REPUBLIKA.CO.ID, JAKARTA-- Rapat Paripurna Ke-2 DPR RI, Masa Persidangan I Tahun Sidang 2014-2015, banyak menggunakan kosakata dan istilah bahasa Sunda dalam proses sidang yang berlangsung. Ketua sidang Rapat Paripurna DPR RI, Popong Otje Djundjunan (76 tahun), menyatakan bahasa Sunda ia gunakan untuk menunjukkan diri sebagai orang Sunda.
"Orang yang mengkritik biarkan saja, yang penting, untuk menunjukkan saya orang Sunda. Bahwa saya manusia, bukan monyet," tutur Popong saat diwawancarai para wartawan, Kamis (2/10) di Gedung DPR RI.
Menurut Popong, penggunaan bahasa daerah dalam sidang DPR RI tidak masalah, asalkan sambil 'guyon' (bercanda). Ia mengaku hatinya tidak terganggu dengan teriakan dan sindiran anggota dewan kepadanya saat sidang berlangsung.
"Saya sama sekali tidak terganggu, 'heunteu' (tidak), lihat saja cara saya ngomong, apa saya terganggu? Tidak kan? 'Tah, kitu' (ya, begitu)," ujar anggota DPR RI tertua dari Fraksi Partai Golkar itu.
Popong pun mengaku baru pertamna kali memimpin.

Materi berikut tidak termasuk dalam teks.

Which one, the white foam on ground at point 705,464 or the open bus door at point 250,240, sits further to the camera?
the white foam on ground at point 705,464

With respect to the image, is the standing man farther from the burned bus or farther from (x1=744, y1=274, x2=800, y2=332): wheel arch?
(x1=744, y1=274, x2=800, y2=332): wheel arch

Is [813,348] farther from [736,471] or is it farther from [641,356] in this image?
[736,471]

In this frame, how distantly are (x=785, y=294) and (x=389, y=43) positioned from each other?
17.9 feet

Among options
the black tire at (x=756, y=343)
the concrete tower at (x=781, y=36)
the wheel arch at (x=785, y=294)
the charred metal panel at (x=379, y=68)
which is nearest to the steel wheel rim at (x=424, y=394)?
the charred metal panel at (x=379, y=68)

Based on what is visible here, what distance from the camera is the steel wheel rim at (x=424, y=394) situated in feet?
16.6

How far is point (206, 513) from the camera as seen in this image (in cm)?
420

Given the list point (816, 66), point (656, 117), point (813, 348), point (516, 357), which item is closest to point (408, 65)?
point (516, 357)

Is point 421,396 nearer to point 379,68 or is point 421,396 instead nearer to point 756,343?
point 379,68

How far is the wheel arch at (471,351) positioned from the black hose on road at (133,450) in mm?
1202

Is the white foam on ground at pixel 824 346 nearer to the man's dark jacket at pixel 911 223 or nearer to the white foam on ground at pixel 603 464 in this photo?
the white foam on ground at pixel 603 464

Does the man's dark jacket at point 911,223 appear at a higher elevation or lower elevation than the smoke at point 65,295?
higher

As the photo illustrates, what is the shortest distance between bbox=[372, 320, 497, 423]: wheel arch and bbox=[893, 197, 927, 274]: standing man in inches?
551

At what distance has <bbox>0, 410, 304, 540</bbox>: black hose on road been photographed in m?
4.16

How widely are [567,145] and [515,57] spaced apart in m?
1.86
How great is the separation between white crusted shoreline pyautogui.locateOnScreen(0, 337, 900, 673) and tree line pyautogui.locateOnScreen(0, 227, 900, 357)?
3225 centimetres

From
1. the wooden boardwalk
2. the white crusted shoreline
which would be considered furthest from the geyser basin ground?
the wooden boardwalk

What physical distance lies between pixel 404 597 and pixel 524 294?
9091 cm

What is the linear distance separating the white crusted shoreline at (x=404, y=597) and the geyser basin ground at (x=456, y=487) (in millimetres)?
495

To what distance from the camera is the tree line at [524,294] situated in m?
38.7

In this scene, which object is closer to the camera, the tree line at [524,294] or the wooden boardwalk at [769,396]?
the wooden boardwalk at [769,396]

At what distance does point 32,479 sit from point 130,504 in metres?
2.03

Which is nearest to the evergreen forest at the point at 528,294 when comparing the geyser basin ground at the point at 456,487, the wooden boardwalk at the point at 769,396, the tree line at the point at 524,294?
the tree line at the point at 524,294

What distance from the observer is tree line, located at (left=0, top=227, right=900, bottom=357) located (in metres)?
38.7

Sidang DPR RI. Tetapi, ia menjadi tukang (sering) pimpin rapat dimana-mana. "Karena hobi saya berorganisasi, apa bedanya sidang sama rapat? 'Sarua' (sama saja), 'teu' (tidak) masalah," ungkapnya.
Menurutnya, sidang paripurna yang ia pimpin sangat hidup. Kalau sidangnya 'jempling' (tenang) aja, tidak lucu. Jadi, itu menggambarkan demokrasi di negara Indonesia sudah berjalan baik. Ceu Popong pun berpendapat aksi walkout sejumlah parpol dari sidang paripurna merupakan sepenuhnya hak mereka.
Jadi, pimpinan sidang tidak boleh menghalanginya, tidak apa-apa. Ceu Popong pun menganggap teriakan dan interupsi kepada dirinya sebagai hal yang lumrah. "Kalau kita terjun ke dunia politik, harus siap mental. Harus 'all out'. 'Ari (Kalau) 'teu' (tidak) siap mental, jangan masuk ke dunia politik 'atuh' (dong). Nah, ini pelajaran unuk kalian," jelas Ceu Popong.
Ceu Popong pun mengaku tidak capek dan tidak letih memimpin sidang, meskipun harus bangun dari jam 04.00 WIB, Rabu (1/10) dini hari. Ceu Popong berpendapat para anggota dewan yang menganggap dirinya otoriter dan tidak demokratis sebagai hak mereka. "Kalau yang menganggap seperti itu, biarkan saja, hak mereka itu," jelas Ceu Popong.